Fig. 12. P. Albert-Birot,
Ma morte, 1931

Fig. 13. P. Albert-Birot, poème
liminaire de Silex,
Les Amusements naturels
, 1945

Fig. 14. P. Albert-Birot, Silex,
Les Amusements naturels
, 1945

      Dans la seule partie « Poèmes », Albert-Birot a ainsi ménagé une alternance entre des poèmes fortement picturaux, et d’autres dont la visualité repose plus discrètement sur une alternance typographique entre capitales et bas de casse, romain et italique, ou sur l’usage de blancs internes. Dans certaines doubles pages, on observe même des effets de contamination plastique d’un poème par un autre. Ainsi, « Perspective », dont le texte est simplement centré, voit sa puissance visuelle accrue du fait de la présence en vis-à-vis de « Cavalcade » à la mise en page savamment zigzagante ; le blanc interne du dernier vers de « 5e balcon »  (fig. 10) gagne en visibilité, placé en face de « Poème à crier et à danser (Chant I) » (fig. 11). A plus grande échelle, la présence des poèmes visuels rappelle que chaque poème possède une forme et une matérialité qui lui sont propres, du simple fait qu’il est tracé avec des caractères sur une feuille de papier. L’épanouissement de l’image écrite est bien, chez Albert-Birot, inséparable de la maîtrise du livre.

 

Ma morte et Les Amusements naturels

 

      Après La Lune Albet-Birot ne quitta pas sa presse, mais ses recueils ultérieurs sont d’une tonalité et d’une facture très différentes. Ma morte est issu d’un drame personnel profond [17]. Albert-Birot composa et imprima ce recueil de 47 poèmes en 1931, quelques mois après la mort de Germaine. Le deuil habite le livre dans chacun de ses aspects. Chaque poème est entouré d’un double cadre noir rectangulaire et orné d’un G à chacun de ses angles (fig. 12). La mise en page rend hommage à Germaine à la fois par la récurrence de son chiffre préféré, le 7 (47 poèmes, 17 lignes par page, 7 mois de travail) et par la douleur du processus de la fabrication lui-même : « Seule, étant donné ce qu’est notre imprimerie, tu peux savoir ce que j’ai dû donner de moi pour réaliser ce livre, et seule tu peux savoir quelle douleur ce travail – que nous aimions tant – a pu entretenir en moi chaque jour », écrit Albert-Birot [18]. Par-delà la mort, le couple se trouvait encore uni par une même passion typographique.
      Le livre, par les conditions mêmes de sa réalisation, n’avait pas vocation à connaître de nombreux prolongements. Albert-Birot continua d’imprimer lui-même des cartons d’invitation, ou des vœux de nouvel an.
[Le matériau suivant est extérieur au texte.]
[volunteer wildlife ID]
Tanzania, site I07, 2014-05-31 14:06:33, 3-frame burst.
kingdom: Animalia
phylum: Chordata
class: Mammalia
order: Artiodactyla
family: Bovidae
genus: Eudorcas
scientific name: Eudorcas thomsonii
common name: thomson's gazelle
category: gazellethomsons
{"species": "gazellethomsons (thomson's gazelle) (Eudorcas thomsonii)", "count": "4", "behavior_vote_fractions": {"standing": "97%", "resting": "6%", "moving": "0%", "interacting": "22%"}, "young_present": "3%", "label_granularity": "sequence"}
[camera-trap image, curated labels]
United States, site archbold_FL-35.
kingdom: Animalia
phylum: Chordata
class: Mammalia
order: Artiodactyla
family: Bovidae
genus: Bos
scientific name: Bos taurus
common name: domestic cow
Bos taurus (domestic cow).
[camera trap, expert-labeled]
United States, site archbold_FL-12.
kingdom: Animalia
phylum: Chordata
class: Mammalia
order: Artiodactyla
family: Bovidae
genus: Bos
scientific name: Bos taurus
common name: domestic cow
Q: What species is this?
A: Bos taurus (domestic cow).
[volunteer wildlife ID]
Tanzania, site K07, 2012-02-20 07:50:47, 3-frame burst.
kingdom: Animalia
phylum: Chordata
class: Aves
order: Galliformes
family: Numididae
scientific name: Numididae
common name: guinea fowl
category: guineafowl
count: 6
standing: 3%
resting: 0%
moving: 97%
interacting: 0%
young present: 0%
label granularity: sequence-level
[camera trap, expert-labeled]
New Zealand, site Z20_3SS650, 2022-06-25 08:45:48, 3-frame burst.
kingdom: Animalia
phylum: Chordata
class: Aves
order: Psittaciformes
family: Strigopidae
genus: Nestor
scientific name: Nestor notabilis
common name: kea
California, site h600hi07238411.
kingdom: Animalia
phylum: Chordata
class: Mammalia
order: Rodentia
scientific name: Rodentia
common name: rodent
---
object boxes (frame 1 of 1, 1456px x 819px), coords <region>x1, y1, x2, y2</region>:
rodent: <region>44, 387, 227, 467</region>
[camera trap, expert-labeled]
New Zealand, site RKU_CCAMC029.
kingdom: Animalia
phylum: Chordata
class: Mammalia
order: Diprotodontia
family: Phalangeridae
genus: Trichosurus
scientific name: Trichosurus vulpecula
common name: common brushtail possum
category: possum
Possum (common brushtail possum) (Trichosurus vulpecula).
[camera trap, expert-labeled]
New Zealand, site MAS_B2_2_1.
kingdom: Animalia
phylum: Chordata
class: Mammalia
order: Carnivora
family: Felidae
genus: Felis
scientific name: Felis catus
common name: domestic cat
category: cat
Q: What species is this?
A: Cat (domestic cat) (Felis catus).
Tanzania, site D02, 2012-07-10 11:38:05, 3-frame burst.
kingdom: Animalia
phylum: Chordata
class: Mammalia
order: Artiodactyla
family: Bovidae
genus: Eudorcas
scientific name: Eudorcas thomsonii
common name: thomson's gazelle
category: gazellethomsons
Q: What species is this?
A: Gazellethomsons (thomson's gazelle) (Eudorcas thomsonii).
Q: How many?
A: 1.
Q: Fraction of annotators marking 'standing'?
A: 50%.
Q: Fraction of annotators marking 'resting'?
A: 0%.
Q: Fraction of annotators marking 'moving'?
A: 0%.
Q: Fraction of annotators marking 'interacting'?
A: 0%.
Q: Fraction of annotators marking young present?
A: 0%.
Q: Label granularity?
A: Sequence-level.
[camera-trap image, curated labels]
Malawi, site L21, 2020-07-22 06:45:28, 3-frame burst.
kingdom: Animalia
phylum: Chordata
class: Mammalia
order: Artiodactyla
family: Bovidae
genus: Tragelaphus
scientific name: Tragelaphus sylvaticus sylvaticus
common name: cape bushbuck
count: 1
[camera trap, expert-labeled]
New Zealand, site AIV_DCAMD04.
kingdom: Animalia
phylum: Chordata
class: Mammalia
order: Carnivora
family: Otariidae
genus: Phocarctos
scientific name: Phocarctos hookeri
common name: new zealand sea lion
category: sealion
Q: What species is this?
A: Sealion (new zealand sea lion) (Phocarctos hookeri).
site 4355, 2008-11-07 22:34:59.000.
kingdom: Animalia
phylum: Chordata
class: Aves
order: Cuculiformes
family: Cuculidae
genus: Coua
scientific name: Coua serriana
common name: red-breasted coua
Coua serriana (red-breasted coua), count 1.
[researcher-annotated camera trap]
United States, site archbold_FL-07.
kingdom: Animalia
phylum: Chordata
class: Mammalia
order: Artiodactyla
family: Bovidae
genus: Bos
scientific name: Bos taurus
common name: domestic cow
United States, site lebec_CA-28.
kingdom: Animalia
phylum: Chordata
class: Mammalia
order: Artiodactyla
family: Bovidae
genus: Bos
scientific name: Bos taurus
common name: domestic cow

Mais les poèmes à voir ne réapparurent véritablement qu’en 1945, dans Les Amusements naturels [19], « sorte de somme de sa production poétique » [20] qui rassemble des poèmes publiés entre 1929 et 1939. Le recueil ne fut pas toutefois imprimé par Albert-Birot lui-même. Il vit le jour chez un autre éditeur, Denoël [21]. On y trouve, dispersés (la logique de leur disposition semble d’ailleurs, comme dans La Joie, essentiellement respiratoire), un poème-affiche tracé à la main, un « poème-timbre », une « anthologie ».
      Un ensemble plus ambitieux tranche cependant sur le reste. Il est intitulé Silex, poèmes des cavernes. Silex comprend quarante petits poèmes compacts de forme carrée ou rectangulaire dans lesquels un homme des cavernes évoque le soleil, les bêtes et le mystère de la naissance.
      L’examen des brouillons, conservés à l’Institut Mémoires de l’édition contemporaine, montre qu’Albert-Birot avait eu le projet d’éditer lui-même le recueil. Dans une première étape au moins, les poèmes devaient être mis en espace de manière très visuelle. Les vingt-trois premiers font l’objet d’une spatialisation très forte, le vingt-quatrième est plus discret, les autres poèmes sont diposés de manière purement linéaire. Finalement, seuls deux poèmes fortement spatialisés furent retenus : une main aux cinq doigts écartés, empreinte que le « je » lui-même aurait laissée sur le mur de sa caverne (fig. 13), et un poème moins figuratif dans lequel le « je » célèbre sa victoire sur la bête qu’il vient de tuer. Partout ailleurs, Albert-Birot choisit une disposition compacte, carrée ou rectangulaire, dans laquelle certains mots sont écrits dans une taille et une graisse supérieures. Dans l’un d’entre eux, le soleil que l’homme cherche du fond de sa caverne sans pour autant pouvoir le regarder en face, n’est figuré nulle part dans ce poème, mais il est présent à travers la typographie qui le met en relief, lui, « l’éblouissant » « grand » et « très fort » (fig. 14).
      La guerre sans doute empêcha Albert-Birot de terminer le travail et le livre parut chez Denoël, qui « suivit scrupuleusement la composition de PAB, mais dans une nouvelle typographie, la différence la plus sensible étant le remplacement par des étoiles des carrés noirs originaux » [22], qu’Albert-Birot avait placés en bas de chaque page. La visualité des poèmes compacts de Silex est frappante, la beauté des noirs, le rythme créé par les astérisques qui ponctuent le texte, impressionnent. La volonté de « faire livre » aussi est explicite, puisque tous les poèmes, sauf les deux premiers, sont composés selon une forme identique. Mais le recueil n’a évidemment pas la même richesse que La Lune, qui en matière de création typographique reste le chef-d’œuvre d’Albert-Birot.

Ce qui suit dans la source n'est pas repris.